Set of tasks>
[1] According to the Rhines Stage 5 review, what is the starting price of the Stage 5?
[2] Repeat the Rhines Stage 5 review word for word, from "I wouldn’t really" to "good clarity overall.".

Source passage>
Rhines Stage 5: Enjoy Your Music

4. Price & Accessories

The Stage 5 isn’t cheap and prices start at 1379€. Euro that is. The Stage 5 came in a gorgeous looking wooden personalized box with my name on it. The Rhines logo you can see in the pictures even is in real gold. I kid you not. Accessory wise there was a pretty soft pouch, a cleaning tool, cleaning spray, moisture absorbers (dry caps), two stickers and one 6,3mm to 3.5mm adapter. From what I understood though, you can also request the standard black aluminum hard case.

5. Customer Service

As my impressions were made at the show and I didn’t request for anything myself, I can’t really judge this. I have been in touch with them via Facebook but I’m sure that’s not the way it usually goes. I also told them to only make the monitors when they had time as I didn’t want to cut in line of the paying customers, and so it took around 2 months. I wouldn’t use that as an estimation though and if you’re curious about delivery times, I suggest you contact Rhines directly.

 6. Sound

The first few minutes listening to the Stage 5 are always special. I use them a lot as they offer the best comfort ever and they look great but my ears each time have to adapt to the more airy mids. They’re more airy then any of my other monitors but after one song you’ll be completely hooked to them already. I’m glad the after market cable elevates the midrange clarity though, with the stock cable there seems to be this weird veil I can’t shake off.

First thing I noticed when I put the Stage 5 in my ears was the great left-right balance, the good imaging and its powerful bass. The Stage 5 is reasonably fast sounding but it’s not the fastest monitor on the market. I would describe the sound stage width as being normal. The Stage 5’s sound stage is wider than it is deep and you don’t get that inside your head kind of sound which is always good. Detail wise the Stage 5 is good, I wouldn’t expect anything less of a 5 driver, but it isn’t the most analytical monitor either, I’d say it’s more fun than analytical.

I wouldn’t really call it the most linear tuned earphone as the focus to me is clearly on the bass section, then the mids and then the treble. The bass and mids are fairly in tune but I would have preferred a little more focus on the treble. The Stage 5 is a monitor that is more on the darker sounding side yet with good clarity overall.

Bass has great body, goes deep and sounds tight. Like in a lot of monitors bass isn’t always the fastest but I’m not complaining about its speed at all. When called upon in the recording, bass can really impress and that’s the way I like it. It’s not a bass heavy monitor for bass heads but the bass focus certainly is there. I would have liked to have heard a more layered bass with more timbre though, that would have made it perfect.

Part of a data file:
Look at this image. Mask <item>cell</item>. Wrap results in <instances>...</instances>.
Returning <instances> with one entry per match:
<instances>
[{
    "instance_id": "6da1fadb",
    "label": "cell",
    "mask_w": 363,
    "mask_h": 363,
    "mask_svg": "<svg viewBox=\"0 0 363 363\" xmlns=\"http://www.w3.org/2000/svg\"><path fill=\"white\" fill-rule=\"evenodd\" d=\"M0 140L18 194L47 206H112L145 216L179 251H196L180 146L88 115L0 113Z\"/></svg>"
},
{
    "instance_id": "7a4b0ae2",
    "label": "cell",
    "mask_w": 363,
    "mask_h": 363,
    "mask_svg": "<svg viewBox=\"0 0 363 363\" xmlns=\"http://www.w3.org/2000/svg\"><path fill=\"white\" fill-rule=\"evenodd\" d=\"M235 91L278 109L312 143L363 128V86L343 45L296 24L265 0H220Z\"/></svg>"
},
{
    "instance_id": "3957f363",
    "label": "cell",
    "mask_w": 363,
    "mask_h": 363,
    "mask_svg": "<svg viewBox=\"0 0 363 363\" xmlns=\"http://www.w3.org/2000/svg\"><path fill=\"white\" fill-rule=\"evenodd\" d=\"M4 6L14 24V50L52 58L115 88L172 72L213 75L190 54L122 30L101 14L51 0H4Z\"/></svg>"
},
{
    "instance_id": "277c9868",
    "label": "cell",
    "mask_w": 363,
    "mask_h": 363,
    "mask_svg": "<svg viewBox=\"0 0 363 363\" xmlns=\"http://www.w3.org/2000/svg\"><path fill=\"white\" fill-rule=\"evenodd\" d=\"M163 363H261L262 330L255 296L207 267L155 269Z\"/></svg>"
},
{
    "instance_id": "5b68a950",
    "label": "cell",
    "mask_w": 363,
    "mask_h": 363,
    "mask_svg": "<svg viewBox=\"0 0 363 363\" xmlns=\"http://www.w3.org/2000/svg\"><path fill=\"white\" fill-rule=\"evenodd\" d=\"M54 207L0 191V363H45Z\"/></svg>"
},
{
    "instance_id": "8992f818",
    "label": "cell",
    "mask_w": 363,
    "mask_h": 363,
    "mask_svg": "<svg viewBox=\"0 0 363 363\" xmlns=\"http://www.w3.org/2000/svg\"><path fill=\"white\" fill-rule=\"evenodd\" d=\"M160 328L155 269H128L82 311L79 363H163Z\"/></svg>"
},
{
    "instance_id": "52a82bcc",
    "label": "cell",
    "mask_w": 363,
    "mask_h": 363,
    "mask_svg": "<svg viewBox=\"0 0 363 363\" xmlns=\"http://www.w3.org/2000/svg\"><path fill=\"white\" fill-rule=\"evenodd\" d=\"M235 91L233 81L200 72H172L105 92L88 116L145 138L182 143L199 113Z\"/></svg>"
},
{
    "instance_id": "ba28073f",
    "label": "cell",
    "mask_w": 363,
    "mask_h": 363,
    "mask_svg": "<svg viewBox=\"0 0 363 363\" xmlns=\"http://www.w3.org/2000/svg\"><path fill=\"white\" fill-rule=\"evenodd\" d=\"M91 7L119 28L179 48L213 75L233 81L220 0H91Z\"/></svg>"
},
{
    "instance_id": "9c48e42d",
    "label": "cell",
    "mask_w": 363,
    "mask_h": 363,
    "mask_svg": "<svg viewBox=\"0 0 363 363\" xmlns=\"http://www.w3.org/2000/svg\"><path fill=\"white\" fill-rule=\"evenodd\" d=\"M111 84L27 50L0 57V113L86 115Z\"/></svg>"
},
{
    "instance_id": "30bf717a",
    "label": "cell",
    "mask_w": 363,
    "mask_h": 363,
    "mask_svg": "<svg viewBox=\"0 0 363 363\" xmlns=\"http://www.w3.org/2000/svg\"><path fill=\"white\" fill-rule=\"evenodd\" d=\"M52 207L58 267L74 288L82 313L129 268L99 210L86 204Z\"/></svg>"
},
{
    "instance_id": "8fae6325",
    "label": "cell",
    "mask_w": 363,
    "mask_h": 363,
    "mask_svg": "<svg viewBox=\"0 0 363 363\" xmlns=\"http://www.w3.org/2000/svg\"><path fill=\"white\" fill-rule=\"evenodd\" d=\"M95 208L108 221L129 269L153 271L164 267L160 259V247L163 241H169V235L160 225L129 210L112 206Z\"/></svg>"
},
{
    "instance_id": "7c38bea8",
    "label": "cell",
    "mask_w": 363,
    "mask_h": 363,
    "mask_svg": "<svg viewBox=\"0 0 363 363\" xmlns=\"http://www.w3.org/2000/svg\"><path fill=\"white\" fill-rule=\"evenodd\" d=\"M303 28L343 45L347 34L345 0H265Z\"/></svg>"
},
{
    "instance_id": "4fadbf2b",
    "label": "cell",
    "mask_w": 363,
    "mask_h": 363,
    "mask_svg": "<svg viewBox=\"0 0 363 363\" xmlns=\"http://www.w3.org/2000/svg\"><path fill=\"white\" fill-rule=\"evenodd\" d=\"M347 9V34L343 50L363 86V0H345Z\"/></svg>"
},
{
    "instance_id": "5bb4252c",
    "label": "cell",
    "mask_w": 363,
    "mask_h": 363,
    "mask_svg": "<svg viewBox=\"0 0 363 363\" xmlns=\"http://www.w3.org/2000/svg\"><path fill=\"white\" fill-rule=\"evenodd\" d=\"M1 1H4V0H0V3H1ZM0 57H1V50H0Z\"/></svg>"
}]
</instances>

Outputs>
[1] 1379€

[2]
I wouldn’t really call it the most linear tuned earphone as the focus to me is clearly on the bass section, then the mids and then the treble. The bass and mids are fairly in tune but I would have preferred a little more focus on the treble. The Stage 5 is a monitor that is more on the darker sounding side yet with good clarity overall.